Wanderung der Wormser LandFrauen

Alles war wunderbar geplant, im Mai wollten die LandFrauen aus dem Kreis Worms eine 5-tägige Wanderauszeit in Kooperation mit der Landjugend-Akademie Altenkirch verbringen. Bei der Exkursion an Flüssen und Teichen im Westerwald hätte es Informationen zum Thema: „Wasser ist Lebensmittel – Gewässer sind Lebensraum“ gegeben. Natürlich wäre auch an den Abenden Gelegenheit zum geselligen Austausch gewesen. Doch leider ist diese Veranstaltung, wie viele andere, der Corona-Pandemie zum Opfer gefallen. Was tun? Die mittlerweile eingeschworene Kleingruppe hatte sich nach bisher 3 solcher „Wandertage“ auf ein Wiedersehen gefreut und so ließ sich die Kreisvorsitzende Hannelore Reinheimer ein eintägiges Alternativ-Programm einfallen, dass auch mit dem Wasser zu tun hatte und bei dem die zur Zeit notwendigen Regeln eingehalten werden konnten. Die Gruppengröße war auf 15 Personen begrenzt und so konnte die Bahnfahrt nach Bingen mit Mund-Nase-Schutz angetreten werden.
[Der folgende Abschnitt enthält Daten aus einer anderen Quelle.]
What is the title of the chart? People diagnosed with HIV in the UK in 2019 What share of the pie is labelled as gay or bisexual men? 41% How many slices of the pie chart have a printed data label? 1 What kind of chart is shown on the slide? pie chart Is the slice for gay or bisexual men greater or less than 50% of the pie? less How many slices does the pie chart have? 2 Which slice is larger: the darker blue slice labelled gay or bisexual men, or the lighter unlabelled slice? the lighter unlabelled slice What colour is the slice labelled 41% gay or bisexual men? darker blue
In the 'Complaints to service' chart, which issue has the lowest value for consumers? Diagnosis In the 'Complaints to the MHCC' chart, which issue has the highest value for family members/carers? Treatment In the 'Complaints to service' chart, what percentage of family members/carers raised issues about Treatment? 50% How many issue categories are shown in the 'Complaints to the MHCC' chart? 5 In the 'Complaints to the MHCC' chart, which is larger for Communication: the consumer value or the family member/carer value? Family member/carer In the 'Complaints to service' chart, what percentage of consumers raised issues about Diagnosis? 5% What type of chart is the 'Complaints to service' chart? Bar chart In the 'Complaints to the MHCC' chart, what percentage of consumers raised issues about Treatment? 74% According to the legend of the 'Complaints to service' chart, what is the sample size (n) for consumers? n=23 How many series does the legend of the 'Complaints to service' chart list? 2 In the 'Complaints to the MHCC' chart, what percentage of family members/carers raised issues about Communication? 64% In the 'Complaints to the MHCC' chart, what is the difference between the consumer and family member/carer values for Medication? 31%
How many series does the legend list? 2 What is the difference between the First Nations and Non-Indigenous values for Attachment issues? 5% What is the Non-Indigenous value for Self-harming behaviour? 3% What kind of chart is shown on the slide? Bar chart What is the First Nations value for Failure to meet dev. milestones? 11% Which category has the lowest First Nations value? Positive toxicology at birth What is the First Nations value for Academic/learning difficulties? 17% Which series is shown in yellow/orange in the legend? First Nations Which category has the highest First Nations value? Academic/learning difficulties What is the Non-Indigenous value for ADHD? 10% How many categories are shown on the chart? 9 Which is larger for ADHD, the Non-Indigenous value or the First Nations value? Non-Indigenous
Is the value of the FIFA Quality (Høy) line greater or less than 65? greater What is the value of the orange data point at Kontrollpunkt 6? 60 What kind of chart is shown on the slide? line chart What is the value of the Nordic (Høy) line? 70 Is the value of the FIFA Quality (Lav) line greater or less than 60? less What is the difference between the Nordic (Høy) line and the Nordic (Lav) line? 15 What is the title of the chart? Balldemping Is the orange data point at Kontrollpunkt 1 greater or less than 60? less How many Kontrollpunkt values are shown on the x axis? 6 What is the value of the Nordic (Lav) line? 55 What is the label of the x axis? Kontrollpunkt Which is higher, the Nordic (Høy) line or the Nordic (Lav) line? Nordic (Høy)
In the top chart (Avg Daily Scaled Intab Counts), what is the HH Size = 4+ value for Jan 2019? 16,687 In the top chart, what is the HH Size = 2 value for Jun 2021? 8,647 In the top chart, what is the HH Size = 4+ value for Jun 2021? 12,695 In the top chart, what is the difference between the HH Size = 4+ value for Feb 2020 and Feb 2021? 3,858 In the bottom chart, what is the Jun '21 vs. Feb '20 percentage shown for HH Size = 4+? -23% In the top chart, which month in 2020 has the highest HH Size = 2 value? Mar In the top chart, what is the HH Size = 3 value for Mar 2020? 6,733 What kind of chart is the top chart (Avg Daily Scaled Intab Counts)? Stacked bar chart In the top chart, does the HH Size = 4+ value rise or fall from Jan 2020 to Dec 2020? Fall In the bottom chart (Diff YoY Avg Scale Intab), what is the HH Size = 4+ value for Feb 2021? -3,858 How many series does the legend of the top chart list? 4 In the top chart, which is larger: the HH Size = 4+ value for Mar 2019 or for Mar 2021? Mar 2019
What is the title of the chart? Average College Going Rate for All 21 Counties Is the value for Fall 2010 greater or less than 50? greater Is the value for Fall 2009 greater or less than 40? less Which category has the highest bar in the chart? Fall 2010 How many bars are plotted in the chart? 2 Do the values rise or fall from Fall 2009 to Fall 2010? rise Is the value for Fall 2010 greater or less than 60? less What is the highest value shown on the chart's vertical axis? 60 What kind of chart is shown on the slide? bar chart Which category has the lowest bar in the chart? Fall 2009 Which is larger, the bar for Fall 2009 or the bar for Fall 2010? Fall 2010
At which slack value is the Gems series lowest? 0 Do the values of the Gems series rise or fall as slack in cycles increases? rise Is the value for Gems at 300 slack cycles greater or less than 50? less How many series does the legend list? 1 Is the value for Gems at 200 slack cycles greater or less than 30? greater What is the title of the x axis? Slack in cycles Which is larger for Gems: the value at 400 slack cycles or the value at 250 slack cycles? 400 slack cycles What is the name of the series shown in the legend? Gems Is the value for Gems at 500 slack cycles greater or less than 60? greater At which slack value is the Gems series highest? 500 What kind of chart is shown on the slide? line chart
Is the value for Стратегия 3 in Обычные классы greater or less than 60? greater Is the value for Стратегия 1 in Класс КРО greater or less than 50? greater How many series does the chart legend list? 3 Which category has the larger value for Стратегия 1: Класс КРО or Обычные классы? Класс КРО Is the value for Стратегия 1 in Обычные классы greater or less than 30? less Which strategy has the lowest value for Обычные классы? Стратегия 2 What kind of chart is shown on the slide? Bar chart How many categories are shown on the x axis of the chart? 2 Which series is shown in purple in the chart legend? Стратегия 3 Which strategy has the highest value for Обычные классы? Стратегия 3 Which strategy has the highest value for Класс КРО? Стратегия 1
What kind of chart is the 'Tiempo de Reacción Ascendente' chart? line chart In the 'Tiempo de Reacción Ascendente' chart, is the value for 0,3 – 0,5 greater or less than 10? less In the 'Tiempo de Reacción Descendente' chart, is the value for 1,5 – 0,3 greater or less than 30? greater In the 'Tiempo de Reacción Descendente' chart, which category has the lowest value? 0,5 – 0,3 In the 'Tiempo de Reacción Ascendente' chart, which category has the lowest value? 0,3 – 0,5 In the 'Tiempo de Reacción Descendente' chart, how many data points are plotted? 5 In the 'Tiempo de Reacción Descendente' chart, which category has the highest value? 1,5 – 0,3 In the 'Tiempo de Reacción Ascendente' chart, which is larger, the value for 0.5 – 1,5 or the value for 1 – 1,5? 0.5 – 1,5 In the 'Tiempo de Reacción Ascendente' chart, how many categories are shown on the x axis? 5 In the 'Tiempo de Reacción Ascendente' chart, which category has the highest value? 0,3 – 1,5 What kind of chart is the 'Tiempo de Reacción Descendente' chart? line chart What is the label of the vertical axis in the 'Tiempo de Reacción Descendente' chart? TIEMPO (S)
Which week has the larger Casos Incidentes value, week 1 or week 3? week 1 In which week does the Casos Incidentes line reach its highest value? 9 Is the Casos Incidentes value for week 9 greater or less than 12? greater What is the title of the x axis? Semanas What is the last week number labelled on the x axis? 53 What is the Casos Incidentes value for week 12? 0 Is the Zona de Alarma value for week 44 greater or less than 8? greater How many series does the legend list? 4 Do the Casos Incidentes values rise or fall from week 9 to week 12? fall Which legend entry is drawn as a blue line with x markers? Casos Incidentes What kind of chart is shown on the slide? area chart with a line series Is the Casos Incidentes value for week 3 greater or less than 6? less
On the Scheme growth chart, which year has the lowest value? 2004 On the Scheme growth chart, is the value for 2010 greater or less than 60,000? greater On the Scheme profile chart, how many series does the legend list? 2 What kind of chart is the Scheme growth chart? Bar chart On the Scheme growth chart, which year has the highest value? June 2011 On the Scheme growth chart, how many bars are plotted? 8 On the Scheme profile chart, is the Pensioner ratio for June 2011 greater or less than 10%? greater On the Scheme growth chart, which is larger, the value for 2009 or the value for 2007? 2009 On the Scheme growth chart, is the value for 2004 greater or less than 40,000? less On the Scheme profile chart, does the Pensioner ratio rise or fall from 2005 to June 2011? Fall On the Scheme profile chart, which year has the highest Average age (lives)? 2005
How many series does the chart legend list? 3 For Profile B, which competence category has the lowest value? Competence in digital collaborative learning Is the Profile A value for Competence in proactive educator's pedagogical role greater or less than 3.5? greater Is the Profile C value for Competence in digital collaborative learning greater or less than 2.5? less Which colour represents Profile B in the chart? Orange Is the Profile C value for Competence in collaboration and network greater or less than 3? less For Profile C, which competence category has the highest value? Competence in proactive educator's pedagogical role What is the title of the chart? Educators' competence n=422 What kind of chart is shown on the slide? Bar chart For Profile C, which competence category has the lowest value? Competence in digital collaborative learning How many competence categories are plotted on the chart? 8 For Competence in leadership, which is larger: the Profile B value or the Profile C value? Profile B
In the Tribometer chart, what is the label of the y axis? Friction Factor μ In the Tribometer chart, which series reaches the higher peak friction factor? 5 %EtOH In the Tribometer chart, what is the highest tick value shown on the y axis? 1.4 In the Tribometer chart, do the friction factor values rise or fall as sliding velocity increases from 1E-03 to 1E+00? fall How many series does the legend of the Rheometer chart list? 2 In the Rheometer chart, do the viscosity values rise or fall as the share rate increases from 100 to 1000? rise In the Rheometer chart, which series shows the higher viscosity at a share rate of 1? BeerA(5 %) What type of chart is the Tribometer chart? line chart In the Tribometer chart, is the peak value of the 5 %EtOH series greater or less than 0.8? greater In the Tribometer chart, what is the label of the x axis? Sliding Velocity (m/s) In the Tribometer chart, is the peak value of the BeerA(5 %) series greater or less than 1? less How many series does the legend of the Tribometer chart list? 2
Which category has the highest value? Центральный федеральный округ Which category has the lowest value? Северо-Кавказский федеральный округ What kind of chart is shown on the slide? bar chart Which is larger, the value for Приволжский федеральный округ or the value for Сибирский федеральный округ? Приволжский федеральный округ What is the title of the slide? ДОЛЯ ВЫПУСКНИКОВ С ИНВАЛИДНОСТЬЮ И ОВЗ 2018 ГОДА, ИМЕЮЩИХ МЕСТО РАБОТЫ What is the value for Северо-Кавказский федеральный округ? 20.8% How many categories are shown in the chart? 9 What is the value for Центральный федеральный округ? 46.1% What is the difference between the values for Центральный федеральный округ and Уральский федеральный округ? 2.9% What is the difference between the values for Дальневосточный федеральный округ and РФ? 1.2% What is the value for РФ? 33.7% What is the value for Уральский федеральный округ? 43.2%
Mit der Fähre ging es weiter über das „Wasser“, hier den Rhein, nach Assmannshausen. Von dort aus schwebten die Frauen per Sesselbahn mit herrlicher Aussicht über die Reben und gelangten zum Jagdschloss mit dem angrenzenden Wildpark. Nach kurzer Kaffee-Pause ging es weiter durch den Niederwald mit etlichen Stopps an tollen Aussichtspunkten auf das sagenumwobene Mittelrheintal mit seinen Burgen und Schlössern. Durch die „Zauberhöhle“ führte der Weg zum Niederwalddenkmal. Die gigantische Germania wurde als Andenken an den deutsch-französischen Krieg und das nachfolgende deutsche Kaiserreich zwischen 1877 und 1883 errichtet. Kaum vorstellbar, wie viele Schulklassen und Touristen schon diesem Denkmal einen Besuch abstatteten und sich mit der Geschichte befassten. Nach dem Aufenthalt an dieser historischen Stätte führte der Weg per Seilbahn hinab nach Rüdesheim mit der berühmten „Drosselgasse“, das ohne die Touristenströme aus aller Welt einen ganz anderen Eindruck vermittelte als es zu „normalen“ Zeiten üblich ist. Eine Einkehr in einer urigen Straußwirtschaft durfte natürlich nicht fehlen. Per Autofähre und Bahn zog es die Wandergruppe wieder Richtung Worms, froh über die Stunden des Zusammenseins und mit der Hoffnung, dass vielleicht im nächsten Jahr wieder mehrtägige Wanderungen oder Studienfahrten möglich sein werden.